What was once the planned relocation of the Northern Pacific mainline across Washington State, became a backwater branchline that is now out of service.
Drivers along Interstate 90 east of Moses Lake, WA are often confused by the railroad line that "follows" the road. It was, in fact, the other way around.
The NP was aware that their mainline was longer than the competing lines of the Milwaukee and the Great Northern, so came up with a plan for a line to branch off their mainline at Ritzville, and run mostly due west to Ellensburg. This would save about 80 miles of running time, instead of dipping south through Pasco and then back north through Yakima. The line was surveyed and grading started at Ritzville and connected into the abuilding Connell Northern branch headed north out of Warden, WA, at a location called Bassett Junction.
Rail was laid from Bassett to Remple (now called Schrag), when the project stopped. Cold. Why? The opening of the Panama Canal. It would seem that enough traffic disappeared from the otherwise very frugal NP that the project could no longer be justified.
The NP did look at completing the line a few more times over the years, including a plan to use the Milwaukee grade to Ellensburg. The last internal correspondence the NP had about this project was about 1951.
Most traffic on on the branch was from a modest sized grain elevator at Schrag. It was still shipping when Burlington Northern sold off the old Connell Northern branch in 1986 to the Washington Central. Operations continued to be seasonal as ownership changed to the Columbia Basin Railway, after BN bought back the Washington Central, but promptly spun the Connell Northern lines right back out.
In the Columbia Basin era, car supply became dependent on the State of Washington having purchased older hopper cars, and doling them out to a few shortlines, in order to help keep truck traffic off state roads. In the photo you'll see these greenish yellow cars in abundance.
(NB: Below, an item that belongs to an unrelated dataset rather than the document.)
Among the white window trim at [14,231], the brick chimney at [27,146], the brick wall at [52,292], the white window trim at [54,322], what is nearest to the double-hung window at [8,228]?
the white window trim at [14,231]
I'm not so sure the brain-trust who put the state program cars into service thought much about the rule about 50 year old cars being prohibited from interchange service, but that is what seems to have killed off service on this branch. The photo here is from 2012, but in a few short years these cars were parked at Schrag, rusting to the rails, as they were all too old to hand off to the BNSF anymore.
Those cars sat for about two years before they were rounded up and doled out to other state-owned shortlines for captive use, where they are still today.
The Columbia Basin Railway ownership has changed recently. All the small power like the pictured GP9s are now long gone, and the branch is being used to store out of service Cryotrans reefers, with the mechanical refrigeration parts removed. There are nearly 100 of these cars out there today. Is this the end of what was supposed to be a mainline?